A law firm is like any other business in that it must have a system for recording its financial transactions in order to generate the reports that the owners and officers can use to evaluate the company’s financial health. General accounting programs meet most companies’ needs because they allow the business to record financial transactions and generate the balance sheet, profit and loss (income) statement and cash flow analysis at the push of a button.

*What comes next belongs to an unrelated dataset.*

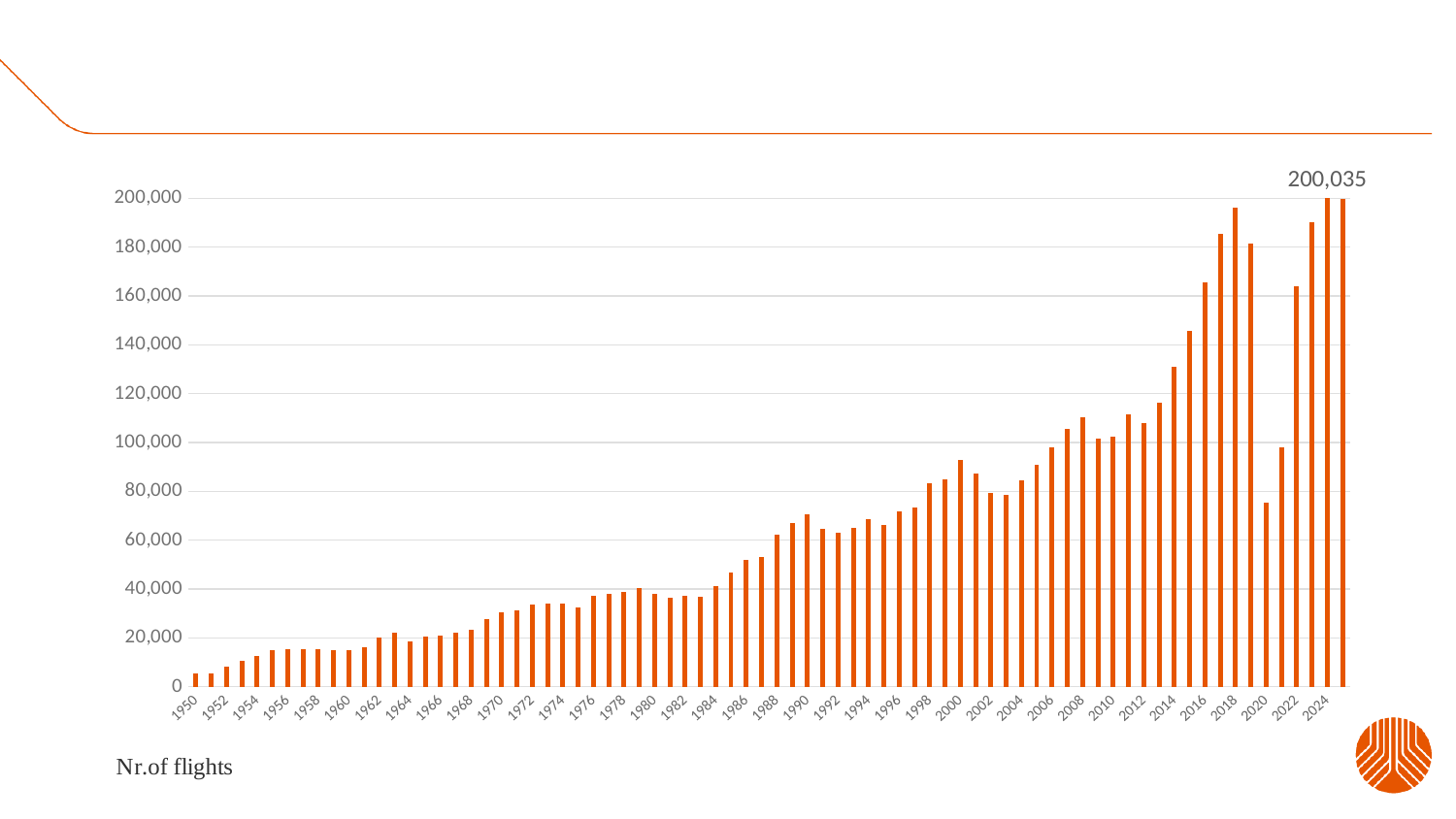
Which year has more flights, 2017 or 2018? 2018 Do the values generally rise or fall from 1950 to 2024? rise Is the value for 2020 greater or less than 80,000? less What label is shown below the chart describing the plotted quantity? Nr.of flights What is the value printed on the data label for the tallest bar? 200,035 Is the value for 2018 greater or less than 180,000? greater What kind of chart is shown on the slide? bar chart Is the value for 1950 greater or less than 20,000? less Which year has the highest number of flights? 2024 Which year has more flights, 2019 or 2020? 2019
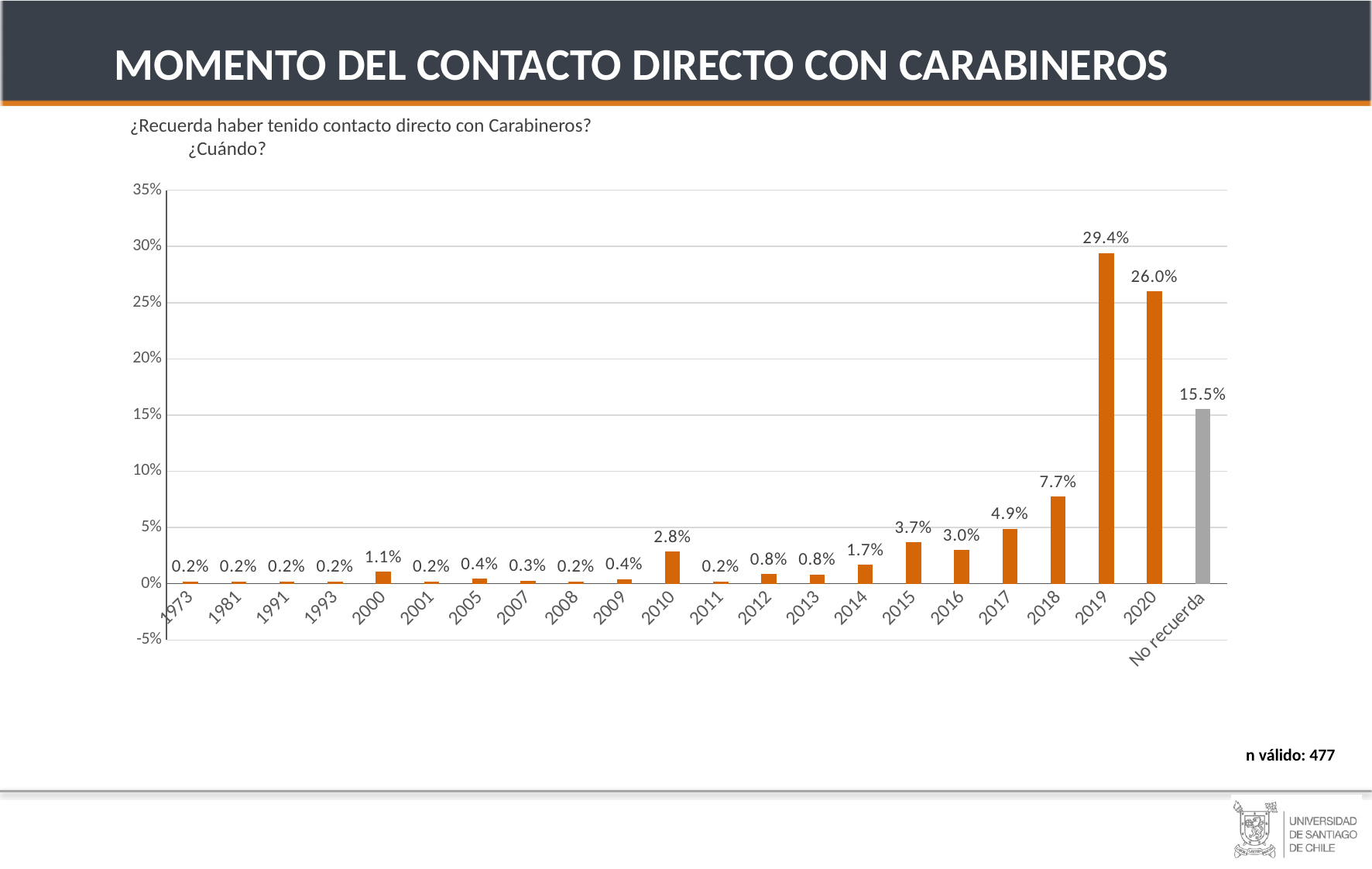
What is the value for 2018? 7.7% Which category has the highest value? 2019 What is the value for 2010? 2.8% What is the value for 2019? 29.4% What is the difference between the values for 2018 and 2017? 2.8% Is the value for 2020 greater or less than 25%? greater What is the valid n reported on the slide? 477 How many categories are shown on the x axis? 22 Which is larger, the value for 2015 or the value for 2016? 2015 What kind of chart is shown on the slide? bar chart What is the value for the 'No recuerda' category? 15.5% What is the difference between the values for 2019 and 2020? 3.4%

Attorneys and law firms, however, are not like most businesses because they hold client funds in trust to be used to pay for future services, which imposes additional financial reporting duties on them. The ethical rules in most states have very strict requirements for attorneys regarding what client trust fund records they must keep, and which reports they must prepare. For example, in Canada and in some states in the United States, the lawyer must prepare three-way reconciliations for client trust accounts. Some states also require attorneys to show the client’s trust fund balance on the invoices for services provided, and almost all discipline an attorney who has withdrawn more funds than the client has in trust.
Trust Account Reporting
General accounting programs are not set up to prepare these specialized trust account reports or to show the trust account balance on the client’s invoices. They also do not have any mechanism to notify an attorney when a trust fund transaction will result in the client’s trust account having a negative balance. Specialized legal accounting programs are designed to address these issues and allow you to be “audit ready” at the push of a button.
In addition to having robust trust accounting features, specialized legal accounting programs allow you to track attorneys fees and client cost advances, generate bills, and record payments received. These programs also allocate payments received to costs first (something that general accounting programs cannot do) and can allocate the payments among the attorneys who generated the fees. This makes it easier for attorneys and law firms to train legal assistants and paralegals to accurately enter data into the specialized legal accounting program, even though they are not trained bookkeepers or accountants.
For these reasons, it is better for a law firm to use a specialized legal accounting program than a general program.